-- Aim of the task --
Print exactly the lines from the line with "United States, site lebec_CA-24." to the last line of the data, please, both included.

-- Records for processing --
○ ○ ○

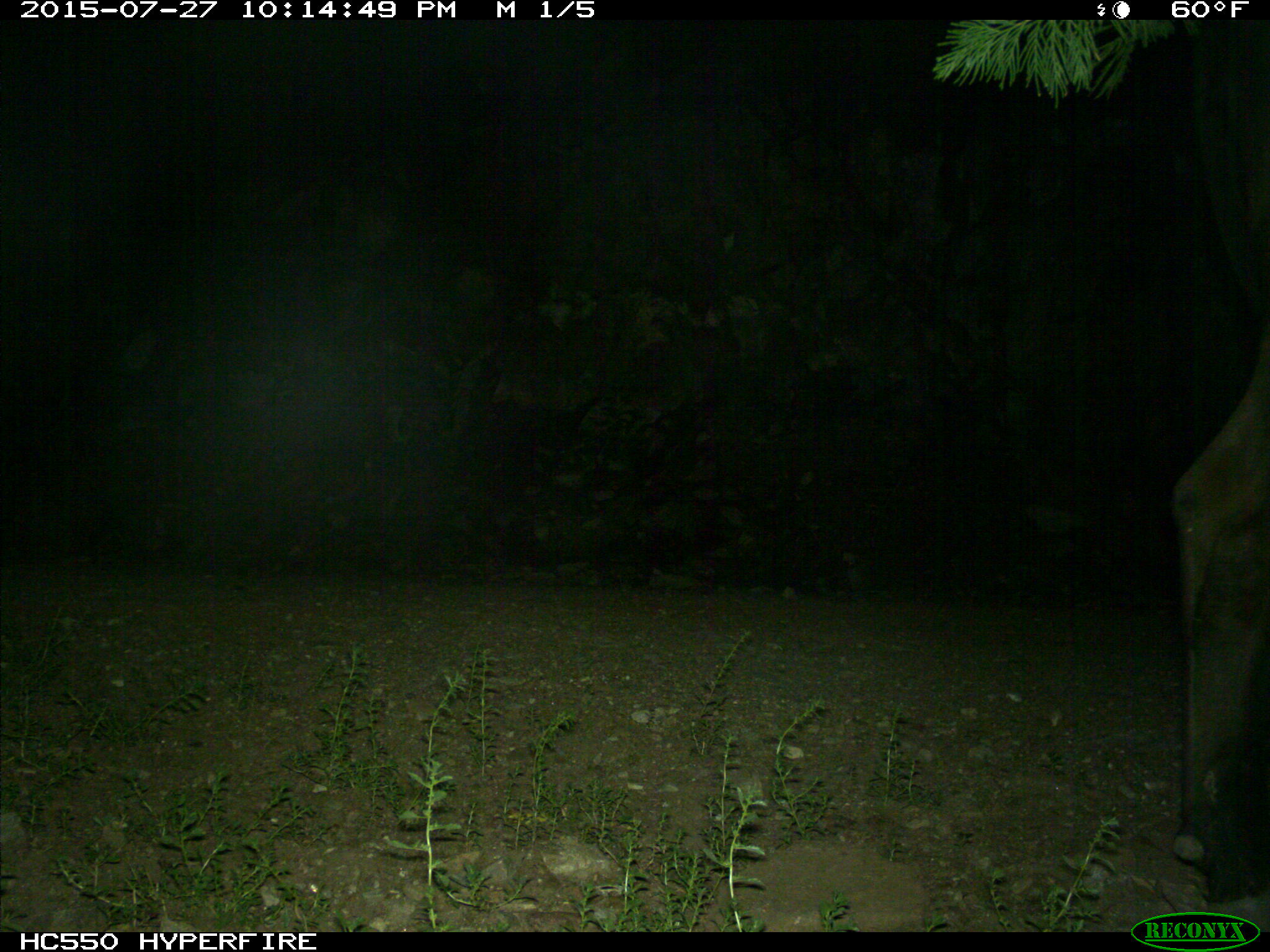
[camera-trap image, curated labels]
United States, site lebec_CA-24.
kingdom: Animalia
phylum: Chordata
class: Mammalia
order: Artiodactyla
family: Bovidae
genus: Bos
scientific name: Bos taurus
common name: domestic cow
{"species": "Bos taurus (domestic cow)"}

○ ○ ○

-- Output for this task --
United States, site lebec_CA-24.
kingdom: Animalia
phylum: Chordata
class: Mammalia
order: Artiodactyla
family: Bovidae
genus: Bos
scientific name: Bos taurus
common name: domestic cow
{"species": "Bos taurus (domestic cow)"}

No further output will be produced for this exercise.